2.        An apparatus as claimed in claim 1, wherein the cutter assemblies rotate at the same speed, the cutter means overlap, and the leading cutter means extends a greater radial distance from its centre of rotation than the trailing cutter means extends radially from its centre of rotation.

3.        An apparatus claimed in claim 1 or 2, substantially as herein described with reference to the figures.

NOTICE UNDER S.28

In their notice Cameco asserted that:

(a) the patentee was not entitled to be granted the Petty Patent; and

(b) that the invention is not a patentable invention because it does not comply with paragraph 18(1)(a) and 18(1)(b).

In support of their contentions (a) and (b) they attached a Statutory Declaration of Douglas James Young dated 20 March 1998 including exhibits DJY-1 to DJY-13.  He states that he has been in the sugar cane industry since about 1960 and has been a harvesting contractor since about 1963.  He further states that he has operated, built, repaired and been intimately involved with sugar cane harvesting machinery since about 1963.

The patentee provided evidence in response consisting of declarations made by:

  • Wayne Brown dated 10 August 1998 with exhibits WB1 and WB2.  He states that he has been involved in the manufacture and design of chopper systems for sugar cane harvesters since 1972 and that he is the owner and manager of Westhill Engineering Construction Pty Ltd.

  • Geoffrey W. Denman dated 10 August 1998 with exhibits GWD1 and GWD2.  He states that he operates a sugar cane harvesting business.

  • Roy W. Pietzner dated 17 August 1998 with exhibit RWP1.  He states that he operates a sugar cane harvesting business.

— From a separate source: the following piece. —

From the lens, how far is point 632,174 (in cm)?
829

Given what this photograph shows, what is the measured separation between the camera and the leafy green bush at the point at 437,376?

  • Frank Beltrame dated 11 August 1998 with exhibit FB1.  He states that he runs an engineering business which focuses on the manufacture, modification and repair of sugar cane harvesting equipment.

SUBMISSIONS

At the hearing Cameco pursued only the ground that the invention is not a patentable invention because it does not comply with paragraph 18(1)(b)(i). They intended to show that the invention of the petty patent lacked novelty. I shall make reference to submissions from both parties wherever necessary in my decision.

DECISION

The Commissioner must consider the material filed by the informant with the Section 28 notice. If the Commissioner is satisfied that a ground mentioned in subsection 28(1) is made out, the extension of the term of the petty patent may be refused. If not satisfied, the Commissioner must grant an extension of the term under Section 69 and regulation 6.6.

Novelty

The test for anticipation is the reverse infringement test as set out in Meyers Taylor Pty Ltd v Vicarr Industries Ltd (1977) 137 CLR 228, at page 235 where Aickin J stated:

"The basic test for anticipation or want of novelty is the same as for infringement and generally one can properly ask oneself whether the alleged anticipation would, if the patent were valid, constitute an infringement."

The test is satisfied if the alleged anticipation discloses all the essential features of the invention as claimed (per Nicaro Holdings Pty Ltd v Martin Engineering Co (1990) 91 ALR 513 at page 517; 116 IPR 545 at page 549).

The informant stated that they would show that claims 1 to 3 of the petty patent lacked novelty in light of the following items of prior art information;

1. United States Patent 4,170,098 issued 9 October 1979 in the name of Moreno et al., exhibit DJY-10 (referred to as Moreno hereafter).
2. Paragraphs 16 to 19 of Mr. Young's declaration in conjunction with his exhibits DJY-12 and 13 (referred to as Young hereafter)
3. United States Patent 3,673,774 issued 4 July 1972 in the name of Mizzi, exhibit DJY-9 (referred to as Mizzi hereafter).
4. Paragraph 2 of Mr. Brown's declaration in conjunction with his exhibit WB-1 (referred to as Brown hereafter).

They indicated that claims 1 and 2 definitely lacked novelty in view of the prior art cited.  Regarding omnibus claim 3 they indicated that if only the essential features (and any variations thereof) were considered, then as claim 3 was appended to claim 2 and claim 1 it would also lack novelty.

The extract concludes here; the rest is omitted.